▶ [Exercise description]: Produce an exact copy of all the records.

▶ [Data provided]:
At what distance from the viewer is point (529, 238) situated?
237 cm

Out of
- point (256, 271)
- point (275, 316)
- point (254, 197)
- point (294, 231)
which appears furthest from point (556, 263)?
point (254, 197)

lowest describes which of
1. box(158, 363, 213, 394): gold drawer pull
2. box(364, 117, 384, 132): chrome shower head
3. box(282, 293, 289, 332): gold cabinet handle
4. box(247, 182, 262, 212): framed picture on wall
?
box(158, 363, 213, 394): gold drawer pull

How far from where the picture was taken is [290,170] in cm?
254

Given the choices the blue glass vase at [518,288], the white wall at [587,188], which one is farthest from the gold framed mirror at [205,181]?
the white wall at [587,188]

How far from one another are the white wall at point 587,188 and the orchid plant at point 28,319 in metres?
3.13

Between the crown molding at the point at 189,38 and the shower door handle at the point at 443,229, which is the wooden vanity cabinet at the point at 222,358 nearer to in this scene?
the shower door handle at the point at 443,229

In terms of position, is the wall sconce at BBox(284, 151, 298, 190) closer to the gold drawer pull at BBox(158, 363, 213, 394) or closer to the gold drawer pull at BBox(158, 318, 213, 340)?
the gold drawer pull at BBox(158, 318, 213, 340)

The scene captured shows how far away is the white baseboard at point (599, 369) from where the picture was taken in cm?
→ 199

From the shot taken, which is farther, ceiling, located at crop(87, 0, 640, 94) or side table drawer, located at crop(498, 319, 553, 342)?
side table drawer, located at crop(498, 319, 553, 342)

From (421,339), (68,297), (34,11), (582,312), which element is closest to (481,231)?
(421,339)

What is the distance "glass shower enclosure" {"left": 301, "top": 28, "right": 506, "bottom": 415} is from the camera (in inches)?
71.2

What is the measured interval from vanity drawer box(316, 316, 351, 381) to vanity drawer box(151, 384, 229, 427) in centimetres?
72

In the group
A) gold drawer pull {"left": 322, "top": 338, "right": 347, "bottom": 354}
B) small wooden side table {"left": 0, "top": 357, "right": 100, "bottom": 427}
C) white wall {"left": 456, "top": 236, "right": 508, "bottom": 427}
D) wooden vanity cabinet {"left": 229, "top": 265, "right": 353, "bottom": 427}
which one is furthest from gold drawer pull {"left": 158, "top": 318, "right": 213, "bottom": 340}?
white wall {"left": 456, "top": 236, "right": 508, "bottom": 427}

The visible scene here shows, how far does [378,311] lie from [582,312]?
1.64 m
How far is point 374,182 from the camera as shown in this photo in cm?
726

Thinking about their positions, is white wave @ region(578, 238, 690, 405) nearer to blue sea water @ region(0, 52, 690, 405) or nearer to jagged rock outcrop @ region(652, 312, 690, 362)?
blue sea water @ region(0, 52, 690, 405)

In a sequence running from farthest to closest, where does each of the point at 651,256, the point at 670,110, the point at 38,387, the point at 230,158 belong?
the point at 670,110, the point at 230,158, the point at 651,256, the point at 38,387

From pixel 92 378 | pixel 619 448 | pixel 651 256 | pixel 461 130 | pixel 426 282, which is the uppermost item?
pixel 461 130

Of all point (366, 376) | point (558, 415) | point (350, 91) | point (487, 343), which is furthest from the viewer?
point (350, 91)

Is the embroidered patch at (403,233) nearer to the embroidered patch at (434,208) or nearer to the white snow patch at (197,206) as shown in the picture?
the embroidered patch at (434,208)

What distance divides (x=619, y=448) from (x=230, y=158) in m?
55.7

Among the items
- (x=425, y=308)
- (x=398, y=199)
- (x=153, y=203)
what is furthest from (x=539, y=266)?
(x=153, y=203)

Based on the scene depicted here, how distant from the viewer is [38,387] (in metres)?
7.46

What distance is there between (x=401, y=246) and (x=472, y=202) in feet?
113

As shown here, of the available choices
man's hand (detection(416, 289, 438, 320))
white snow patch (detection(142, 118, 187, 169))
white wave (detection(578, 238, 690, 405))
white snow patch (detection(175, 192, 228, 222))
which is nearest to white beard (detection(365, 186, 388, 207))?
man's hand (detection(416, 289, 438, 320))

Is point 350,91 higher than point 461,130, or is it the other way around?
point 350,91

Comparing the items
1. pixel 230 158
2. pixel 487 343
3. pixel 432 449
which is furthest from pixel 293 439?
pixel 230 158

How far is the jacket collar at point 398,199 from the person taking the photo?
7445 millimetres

▶ [Written answer]:
At what distance from the viewer is point (529, 238) situated?
237 cm

Out of
- point (256, 271)
- point (275, 316)
- point (254, 197)
- point (294, 231)
which appears furthest from point (556, 263)?
point (254, 197)

lowest describes which of
1. box(158, 363, 213, 394): gold drawer pull
2. box(364, 117, 384, 132): chrome shower head
3. box(282, 293, 289, 332): gold cabinet handle
4. box(247, 182, 262, 212): framed picture on wall
?
box(158, 363, 213, 394): gold drawer pull

How far from where the picture was taken is [290,170] in cm?
254

Given the choices the blue glass vase at [518,288], the white wall at [587,188], which one is farthest from the gold framed mirror at [205,181]?
the white wall at [587,188]

How far from one another are the white wall at point 587,188 and the orchid plant at point 28,319 in metres?
3.13

Between the crown molding at the point at 189,38 and the shower door handle at the point at 443,229, which is the wooden vanity cabinet at the point at 222,358 nearer to in this scene?
the shower door handle at the point at 443,229

In terms of position, is the wall sconce at BBox(284, 151, 298, 190) closer to the gold drawer pull at BBox(158, 363, 213, 394) or closer to the gold drawer pull at BBox(158, 318, 213, 340)?
the gold drawer pull at BBox(158, 318, 213, 340)

The scene captured shows how far away is the white baseboard at point (599, 369) from where the picture was taken in cm?
→ 199

From the shot taken, which is farther, ceiling, located at crop(87, 0, 640, 94) or side table drawer, located at crop(498, 319, 553, 342)?
side table drawer, located at crop(498, 319, 553, 342)

From (421,339), (68,297), (34,11), (582,312), which element is closest to (481,231)?
(421,339)

What is the distance "glass shower enclosure" {"left": 301, "top": 28, "right": 506, "bottom": 415} is from the camera (in inches)?
71.2

What is the measured interval from vanity drawer box(316, 316, 351, 381) to vanity drawer box(151, 384, 229, 427) in centimetres?
72

In the group
A) gold drawer pull {"left": 322, "top": 338, "right": 347, "bottom": 354}
B) small wooden side table {"left": 0, "top": 357, "right": 100, "bottom": 427}
C) white wall {"left": 456, "top": 236, "right": 508, "bottom": 427}
D) wooden vanity cabinet {"left": 229, "top": 265, "right": 353, "bottom": 427}
which one is furthest from gold drawer pull {"left": 158, "top": 318, "right": 213, "bottom": 340}?
white wall {"left": 456, "top": 236, "right": 508, "bottom": 427}

The visible scene here shows, how far does [378,311] lie from [582,312]?
1.64 m
How far is point 374,182 from the camera as shown in this photo in cm?
726

Thinking about their positions, is white wave @ region(578, 238, 690, 405) nearer to blue sea water @ region(0, 52, 690, 405) or nearer to jagged rock outcrop @ region(652, 312, 690, 362)?
blue sea water @ region(0, 52, 690, 405)

In a sequence running from farthest to closest, where does each of the point at 651,256, the point at 670,110, the point at 38,387, the point at 230,158 belong?
the point at 670,110, the point at 230,158, the point at 651,256, the point at 38,387

From pixel 92 378 | pixel 619 448 | pixel 651 256 | pixel 461 130 | pixel 426 282, which is the uppermost item?
pixel 461 130

Of all point (366, 376) | point (558, 415) | point (350, 91) | point (487, 343), which is furthest from the viewer?
point (350, 91)

Is the embroidered patch at (403,233) nearer to the embroidered patch at (434,208) or nearer to the white snow patch at (197,206) as shown in the picture?
the embroidered patch at (434,208)

What distance divides (x=619, y=448) from (x=230, y=158) in m?
55.7

Among the items
- (x=425, y=308)
- (x=398, y=199)
- (x=153, y=203)
what is furthest from (x=539, y=266)?
(x=153, y=203)

Based on the scene depicted here, how distant from the viewer is [38,387] (in metres)?
7.46

What distance is there between (x=401, y=246) and (x=472, y=202) in feet?
113

As shown here, of the available choices
man's hand (detection(416, 289, 438, 320))
white snow patch (detection(142, 118, 187, 169))
white wave (detection(578, 238, 690, 405))
white snow patch (detection(175, 192, 228, 222))
which is nearest to white beard (detection(365, 186, 388, 207))?
man's hand (detection(416, 289, 438, 320))

Is point 350,91 higher than point 461,130, or is it the other way around?
point 350,91

Comparing the items
1. pixel 230 158
2. pixel 487 343
3. pixel 432 449
which is furthest from pixel 293 439?
pixel 230 158

How far is the jacket collar at point 398,199 from the person taking the photo?
7445 millimetres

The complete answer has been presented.